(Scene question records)

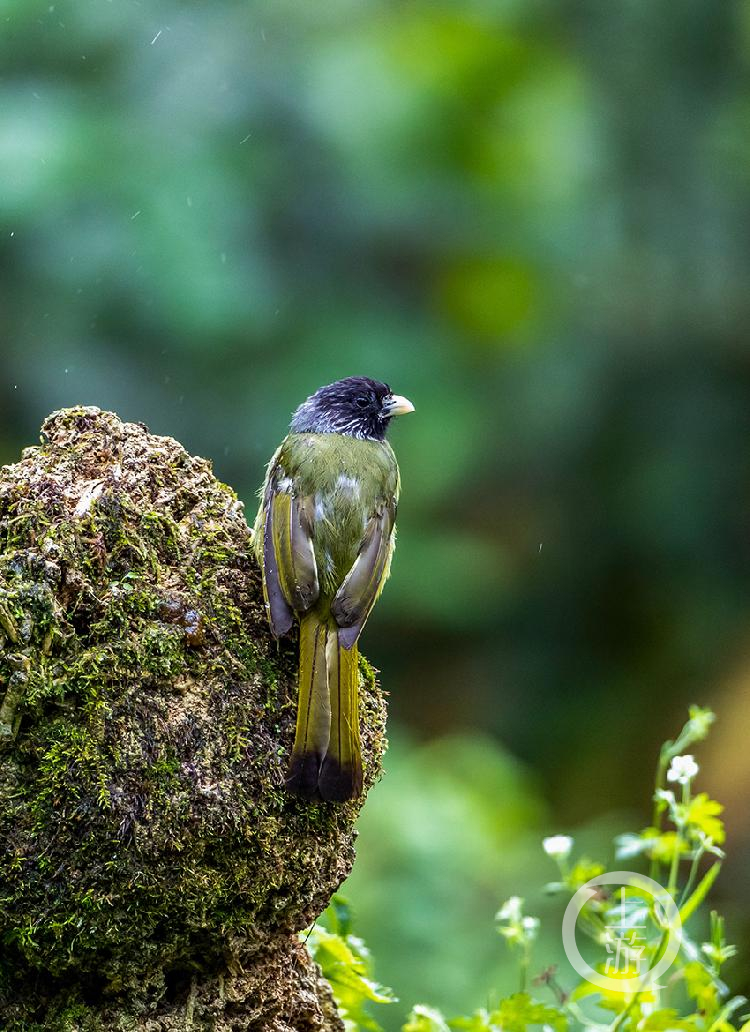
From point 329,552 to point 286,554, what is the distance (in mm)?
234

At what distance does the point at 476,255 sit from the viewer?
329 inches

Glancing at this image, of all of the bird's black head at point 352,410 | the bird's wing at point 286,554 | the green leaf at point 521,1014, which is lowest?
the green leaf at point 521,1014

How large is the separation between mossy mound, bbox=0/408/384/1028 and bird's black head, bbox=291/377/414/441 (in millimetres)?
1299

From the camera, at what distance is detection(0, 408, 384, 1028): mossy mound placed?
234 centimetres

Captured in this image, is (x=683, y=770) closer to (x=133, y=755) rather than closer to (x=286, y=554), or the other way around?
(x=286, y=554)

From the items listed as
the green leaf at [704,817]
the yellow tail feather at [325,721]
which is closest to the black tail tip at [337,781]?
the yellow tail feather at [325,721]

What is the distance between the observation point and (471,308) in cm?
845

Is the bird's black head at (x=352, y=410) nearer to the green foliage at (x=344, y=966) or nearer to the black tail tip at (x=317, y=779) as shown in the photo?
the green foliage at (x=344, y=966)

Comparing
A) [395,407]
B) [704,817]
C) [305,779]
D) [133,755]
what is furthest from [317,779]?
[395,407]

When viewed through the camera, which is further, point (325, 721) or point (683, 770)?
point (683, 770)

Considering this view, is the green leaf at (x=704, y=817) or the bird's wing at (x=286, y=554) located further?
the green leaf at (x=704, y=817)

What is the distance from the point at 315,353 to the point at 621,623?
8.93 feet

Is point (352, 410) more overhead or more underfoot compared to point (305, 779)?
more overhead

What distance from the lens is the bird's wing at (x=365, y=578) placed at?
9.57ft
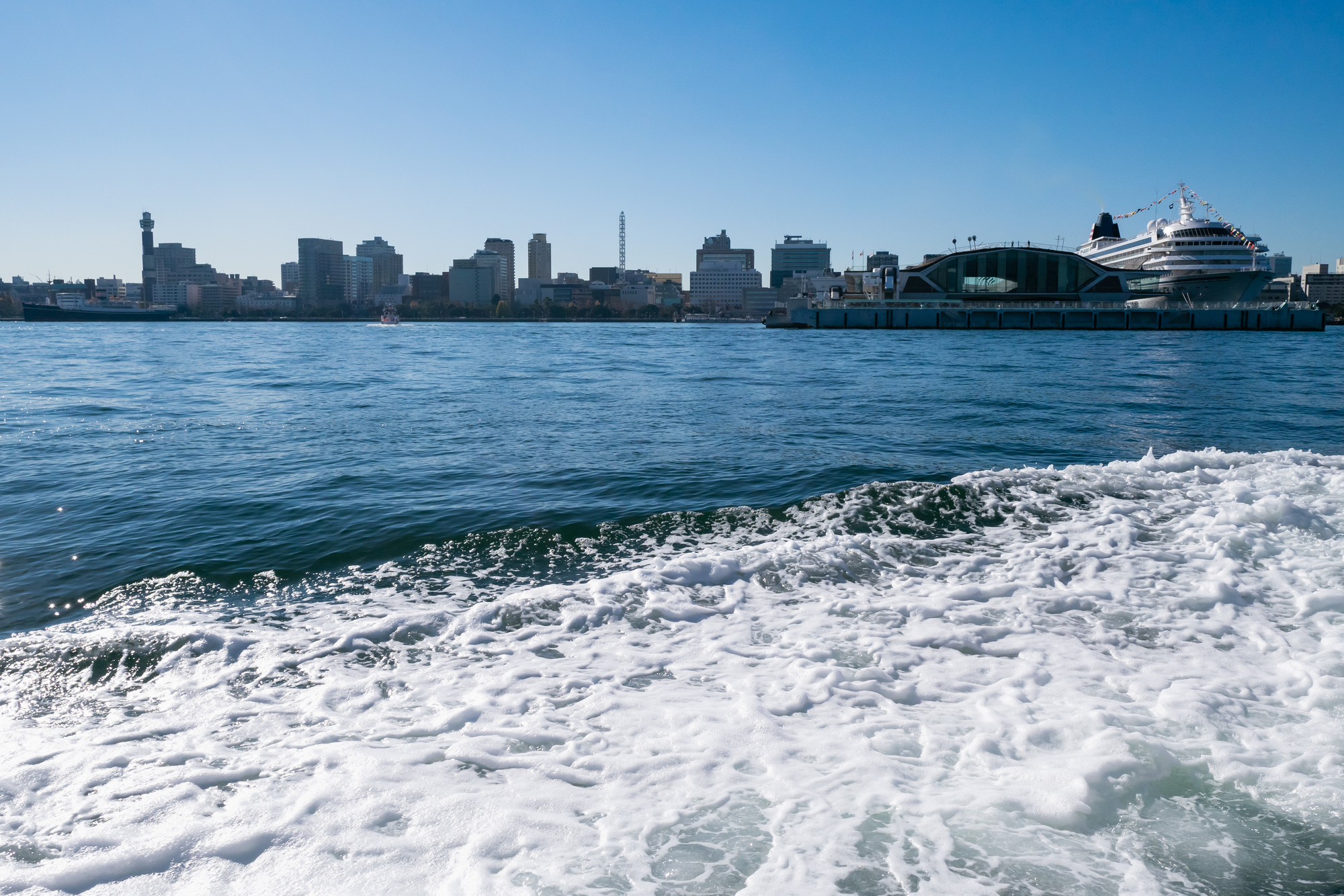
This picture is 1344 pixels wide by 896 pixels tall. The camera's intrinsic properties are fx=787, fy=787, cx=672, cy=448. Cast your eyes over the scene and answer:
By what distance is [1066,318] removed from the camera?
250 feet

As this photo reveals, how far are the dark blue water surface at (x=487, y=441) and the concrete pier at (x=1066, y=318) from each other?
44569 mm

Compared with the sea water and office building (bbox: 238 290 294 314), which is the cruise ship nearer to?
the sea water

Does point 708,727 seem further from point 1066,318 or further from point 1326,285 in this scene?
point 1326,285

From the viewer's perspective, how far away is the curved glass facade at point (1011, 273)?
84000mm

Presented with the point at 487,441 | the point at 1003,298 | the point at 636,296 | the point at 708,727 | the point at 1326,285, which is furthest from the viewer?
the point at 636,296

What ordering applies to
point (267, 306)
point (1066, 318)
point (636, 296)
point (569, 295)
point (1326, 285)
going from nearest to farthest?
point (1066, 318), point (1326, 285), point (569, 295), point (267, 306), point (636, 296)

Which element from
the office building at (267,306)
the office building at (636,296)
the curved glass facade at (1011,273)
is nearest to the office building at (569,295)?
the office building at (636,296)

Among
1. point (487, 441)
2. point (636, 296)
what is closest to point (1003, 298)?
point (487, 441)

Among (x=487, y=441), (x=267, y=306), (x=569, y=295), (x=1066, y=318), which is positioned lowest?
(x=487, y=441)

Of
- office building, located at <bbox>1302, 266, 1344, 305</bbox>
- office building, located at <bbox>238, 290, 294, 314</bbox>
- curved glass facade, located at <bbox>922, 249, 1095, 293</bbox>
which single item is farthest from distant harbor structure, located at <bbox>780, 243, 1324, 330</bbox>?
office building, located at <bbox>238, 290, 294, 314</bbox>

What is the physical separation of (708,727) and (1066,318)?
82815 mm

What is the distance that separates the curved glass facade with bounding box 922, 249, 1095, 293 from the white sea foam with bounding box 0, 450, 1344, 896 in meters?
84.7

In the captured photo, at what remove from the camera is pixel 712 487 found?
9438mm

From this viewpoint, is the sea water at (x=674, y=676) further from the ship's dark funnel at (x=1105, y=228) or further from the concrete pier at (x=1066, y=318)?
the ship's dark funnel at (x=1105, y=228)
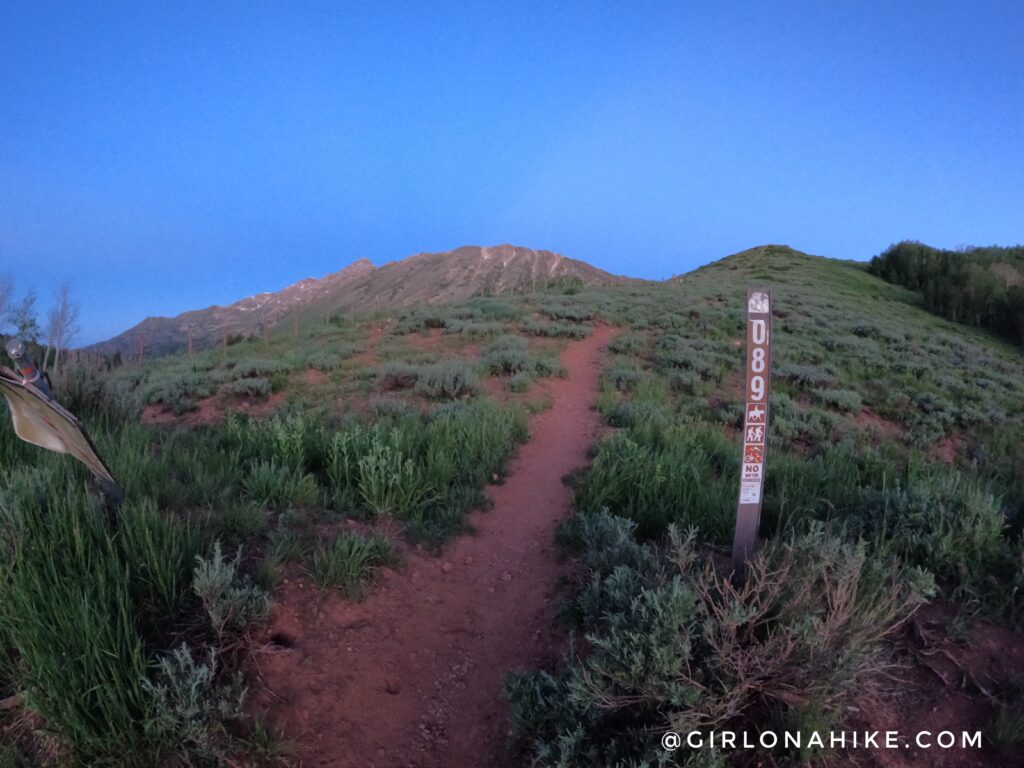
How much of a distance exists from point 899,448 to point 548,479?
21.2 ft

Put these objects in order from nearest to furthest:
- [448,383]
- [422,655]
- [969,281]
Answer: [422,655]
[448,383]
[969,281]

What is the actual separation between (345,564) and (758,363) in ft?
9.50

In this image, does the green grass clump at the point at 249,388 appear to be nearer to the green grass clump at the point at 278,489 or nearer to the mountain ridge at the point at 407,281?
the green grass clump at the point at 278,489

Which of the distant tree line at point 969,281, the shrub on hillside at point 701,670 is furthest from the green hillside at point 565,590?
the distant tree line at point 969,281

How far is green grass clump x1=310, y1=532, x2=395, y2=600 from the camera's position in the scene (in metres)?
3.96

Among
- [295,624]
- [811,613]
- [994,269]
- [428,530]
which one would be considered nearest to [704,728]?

- **WRITTEN REQUEST**
Rewrite all of the records above, swapping "bird's wing" for "bird's left wing" and changing nothing else. Leave out the pictures.

- **RESULT BELOW**
From point 329,552 to point 286,554, what is the distance (in mm)?
234

At what distance does the point at 476,255 sit from the viewer?
329 inches

Glancing at this image, of all of the bird's black head at point 352,410 | the bird's left wing at point 286,554 | the green leaf at point 521,1014, which is lowest?
the green leaf at point 521,1014

How large is the separation between mossy mound, bbox=0/408/384/1028 and bird's black head, bbox=291/377/414/441 (in millimetres)?
1299

From the camera, at what distance is detection(0, 408, 384, 1028): mossy mound placed?
234 centimetres

Captured in this image, is (x=683, y=770) closer to (x=133, y=755) rather than closer to (x=286, y=554), or the other way around?
(x=286, y=554)

From the items listed as
the green leaf at [704,817]
the yellow tail feather at [325,721]
which is closest to the black tail tip at [337,781]?
the yellow tail feather at [325,721]

What is the distance between the observation point and (471,308) in cm?
845

Is the bird's black head at (x=352, y=410) nearer to the green foliage at (x=344, y=966) or nearer to the black tail tip at (x=317, y=779) as shown in the photo?
the green foliage at (x=344, y=966)

Comparing
A) [395,407]
B) [704,817]
C) [305,779]
D) [133,755]
what is furthest from [317,779]?
[395,407]

When viewed through the camera, which is further, point (325, 721) or point (683, 770)?
point (683, 770)

Considering this view, is the green leaf at (x=704, y=817) or the bird's left wing at (x=286, y=554) located further?
the green leaf at (x=704, y=817)

What is the distance from the point at 315,353 to the point at 621,623?
8.93 feet

Is point (352, 410) more overhead or more underfoot compared to point (305, 779)?
more overhead

What distance from the lens is the bird's left wing at (x=365, y=578) placed at?
9.57ft
This picture is 1344 pixels wide by 896 pixels tall. The camera's intrinsic properties are fx=787, fy=787, cx=672, cy=448. Cast your eyes over the scene and answer:
By what distance is [1066,318] removed from the camera?
250 feet

As this photo reveals, how far are the dark blue water surface at (x=487, y=441) and the concrete pier at (x=1066, y=318) from each other?
44569 mm

Compared with the sea water and office building (bbox: 238 290 294 314), which is the cruise ship nearer to?
the sea water

Does point 708,727 seem further from point 1066,318 or further from point 1326,285 in this scene?
point 1326,285

From the viewer's perspective, how far away is the curved glass facade at point (1011, 273)?
84000mm

Presented with the point at 487,441 | the point at 1003,298 | the point at 636,296 | the point at 708,727 | the point at 1326,285, which is furthest from the viewer?
the point at 636,296

What ordering applies to
point (267, 306)
point (1066, 318)
point (636, 296)
point (569, 295)
point (1326, 285)
going from nearest to farthest?
point (1066, 318), point (1326, 285), point (569, 295), point (267, 306), point (636, 296)

Which element from
the office building at (267,306)
the office building at (636,296)
the curved glass facade at (1011,273)
is nearest to the office building at (569,295)?
the office building at (636,296)

Among
1. point (487, 441)
2. point (636, 296)
what is closest to point (1003, 298)?
point (487, 441)

Among (x=487, y=441), (x=267, y=306), (x=569, y=295), (x=1066, y=318), which is positioned lowest?
(x=487, y=441)

Of
- office building, located at <bbox>1302, 266, 1344, 305</bbox>
- office building, located at <bbox>238, 290, 294, 314</bbox>
- curved glass facade, located at <bbox>922, 249, 1095, 293</bbox>
which single item is farthest from distant harbor structure, located at <bbox>780, 243, 1324, 330</bbox>?
office building, located at <bbox>238, 290, 294, 314</bbox>

What is the physical separation of (708,727) and (1066,318)?
82815 mm

What is the distance that separates the curved glass facade with bounding box 922, 249, 1095, 293 from the white sea foam with bounding box 0, 450, 1344, 896 in meters?
84.7

In the captured photo, at what remove from the camera is pixel 712 487 found?
9438mm

From this viewpoint, is the sea water at (x=674, y=676) further from the ship's dark funnel at (x=1105, y=228) or further from the concrete pier at (x=1066, y=318)?
the ship's dark funnel at (x=1105, y=228)
How much of a distance exists from point 899,448 to point 548,479?
21.2 ft

Put these objects in order from nearest to furthest:
- [448,383]
- [422,655]
- [969,281]
Answer: [422,655]
[448,383]
[969,281]

What is the actual separation between (345,564) and (758,363) in ft?
9.50

In this image, does the green grass clump at the point at 249,388 appear to be nearer to the green grass clump at the point at 278,489 or nearer to the mountain ridge at the point at 407,281?
the green grass clump at the point at 278,489

Which of the distant tree line at point 969,281, the shrub on hillside at point 701,670 is furthest from the green hillside at point 565,590?
the distant tree line at point 969,281

How far is green grass clump x1=310, y1=532, x2=395, y2=600 from the camera's position in the scene (in metres)?
3.96

Among
- [295,624]
- [811,613]
- [994,269]
- [428,530]
which one would be considered nearest to [704,728]?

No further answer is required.